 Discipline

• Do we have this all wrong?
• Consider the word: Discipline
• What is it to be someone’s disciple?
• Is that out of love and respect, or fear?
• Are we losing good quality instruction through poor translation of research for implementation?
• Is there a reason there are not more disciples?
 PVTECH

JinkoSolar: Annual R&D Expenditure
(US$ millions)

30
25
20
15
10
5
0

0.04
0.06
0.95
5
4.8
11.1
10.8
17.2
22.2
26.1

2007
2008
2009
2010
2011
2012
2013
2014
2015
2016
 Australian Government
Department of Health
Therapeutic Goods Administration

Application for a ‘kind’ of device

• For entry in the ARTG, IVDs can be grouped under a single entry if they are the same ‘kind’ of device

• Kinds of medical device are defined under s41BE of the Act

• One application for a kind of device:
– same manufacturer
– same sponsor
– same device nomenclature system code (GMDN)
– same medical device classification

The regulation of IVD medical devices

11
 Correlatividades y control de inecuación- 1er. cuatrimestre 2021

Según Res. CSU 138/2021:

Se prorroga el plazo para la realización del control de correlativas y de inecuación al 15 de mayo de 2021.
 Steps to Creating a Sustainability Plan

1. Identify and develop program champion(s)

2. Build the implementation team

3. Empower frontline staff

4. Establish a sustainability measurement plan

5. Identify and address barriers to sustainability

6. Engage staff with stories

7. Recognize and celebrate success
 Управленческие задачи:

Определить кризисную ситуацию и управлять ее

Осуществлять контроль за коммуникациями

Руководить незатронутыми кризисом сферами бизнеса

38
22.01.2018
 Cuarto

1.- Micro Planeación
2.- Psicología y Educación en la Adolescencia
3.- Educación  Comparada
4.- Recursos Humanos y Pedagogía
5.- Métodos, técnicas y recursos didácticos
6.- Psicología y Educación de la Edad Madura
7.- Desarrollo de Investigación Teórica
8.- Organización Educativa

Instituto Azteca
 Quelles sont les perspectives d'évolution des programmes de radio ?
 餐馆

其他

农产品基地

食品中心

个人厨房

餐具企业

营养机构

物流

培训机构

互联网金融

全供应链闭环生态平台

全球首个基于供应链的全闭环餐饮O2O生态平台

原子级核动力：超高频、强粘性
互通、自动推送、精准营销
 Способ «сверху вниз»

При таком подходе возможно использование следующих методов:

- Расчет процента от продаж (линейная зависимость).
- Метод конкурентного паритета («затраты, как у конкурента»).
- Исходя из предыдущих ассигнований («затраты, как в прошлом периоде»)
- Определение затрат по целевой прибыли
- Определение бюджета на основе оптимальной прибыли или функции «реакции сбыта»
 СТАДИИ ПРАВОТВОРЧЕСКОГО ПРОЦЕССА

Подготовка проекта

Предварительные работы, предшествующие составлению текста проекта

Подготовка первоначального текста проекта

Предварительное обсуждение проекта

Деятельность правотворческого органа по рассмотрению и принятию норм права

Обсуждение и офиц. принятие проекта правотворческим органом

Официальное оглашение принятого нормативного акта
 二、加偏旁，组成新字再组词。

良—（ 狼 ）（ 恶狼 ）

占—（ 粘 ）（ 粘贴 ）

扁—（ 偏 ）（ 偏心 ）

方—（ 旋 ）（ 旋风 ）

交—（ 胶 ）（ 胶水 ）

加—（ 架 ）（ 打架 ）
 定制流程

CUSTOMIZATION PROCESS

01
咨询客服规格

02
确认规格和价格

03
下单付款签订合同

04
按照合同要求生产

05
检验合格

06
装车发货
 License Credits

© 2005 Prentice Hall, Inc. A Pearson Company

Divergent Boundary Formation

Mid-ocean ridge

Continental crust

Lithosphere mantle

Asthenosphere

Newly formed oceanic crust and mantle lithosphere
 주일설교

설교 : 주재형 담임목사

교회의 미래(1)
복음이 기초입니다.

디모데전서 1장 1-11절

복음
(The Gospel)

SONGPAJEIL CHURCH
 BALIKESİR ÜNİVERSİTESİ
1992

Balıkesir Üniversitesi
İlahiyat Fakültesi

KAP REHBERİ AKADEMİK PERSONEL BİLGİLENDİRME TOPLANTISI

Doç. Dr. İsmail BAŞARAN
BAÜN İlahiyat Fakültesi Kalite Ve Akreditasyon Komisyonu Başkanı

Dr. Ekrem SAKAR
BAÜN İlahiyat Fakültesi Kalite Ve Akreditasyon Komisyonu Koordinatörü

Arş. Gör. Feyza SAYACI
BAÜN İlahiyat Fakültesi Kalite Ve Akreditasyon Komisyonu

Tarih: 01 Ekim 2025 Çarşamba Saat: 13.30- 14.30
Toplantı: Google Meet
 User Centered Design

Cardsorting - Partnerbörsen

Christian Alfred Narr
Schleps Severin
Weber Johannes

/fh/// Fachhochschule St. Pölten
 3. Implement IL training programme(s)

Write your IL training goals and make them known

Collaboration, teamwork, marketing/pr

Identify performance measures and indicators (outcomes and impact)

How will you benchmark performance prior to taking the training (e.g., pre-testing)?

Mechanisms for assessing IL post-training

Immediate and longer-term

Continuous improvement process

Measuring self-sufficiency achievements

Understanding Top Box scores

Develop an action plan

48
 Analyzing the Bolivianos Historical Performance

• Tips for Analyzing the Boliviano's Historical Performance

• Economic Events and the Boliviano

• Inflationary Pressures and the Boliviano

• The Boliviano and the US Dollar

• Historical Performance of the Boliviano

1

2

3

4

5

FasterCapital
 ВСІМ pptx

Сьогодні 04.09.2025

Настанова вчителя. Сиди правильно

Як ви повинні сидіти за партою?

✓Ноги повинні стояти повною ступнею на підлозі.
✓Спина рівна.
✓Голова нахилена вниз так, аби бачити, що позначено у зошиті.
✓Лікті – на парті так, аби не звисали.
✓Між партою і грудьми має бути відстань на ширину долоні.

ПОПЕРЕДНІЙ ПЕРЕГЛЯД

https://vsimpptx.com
__________________________________________________
■ Work task:
Word for word, restate the lines above from the line containing "A Pearson Company" through the line containing "Tarih: 01 Ekim", with both included and nothing else.

■ Written response:
© 2005 Prentice Hall, Inc. A Pearson Company

Divergent Boundary Formation

Mid-ocean ridge

Continental crust

Lithosphere mantle

Asthenosphere

Newly formed oceanic crust and mantle lithosphere
 주일설교

설교 : 주재형 담임목사

교회의 미래(1)
복음이 기초입니다.

디모데전서 1장 1-11절

복음
(The Gospel)

SONGPAJEIL CHURCH
 BALIKESİR ÜNİVERSİTESİ
1992

Balıkesir Üniversitesi
İlahiyat Fakültesi

KAP REHBERİ AKADEMİK PERSONEL BİLGİLENDİRME TOPLANTISI

Doç. Dr. İsmail BAŞARAN
BAÜN İlahiyat Fakültesi Kalite Ve Akreditasyon Komisyonu Başkanı

Dr. Ekrem SAKAR
BAÜN İlahiyat Fakültesi Kalite Ve Akreditasyon Komisyonu Koordinatörü

Arş. Gör. Feyza SAYACI
BAÜN İlahiyat Fakültesi Kalite Ve Akreditasyon Komisyonu

Tarih: 01 Ekim 2025 Çarşamba Saat: 13.30- 14.30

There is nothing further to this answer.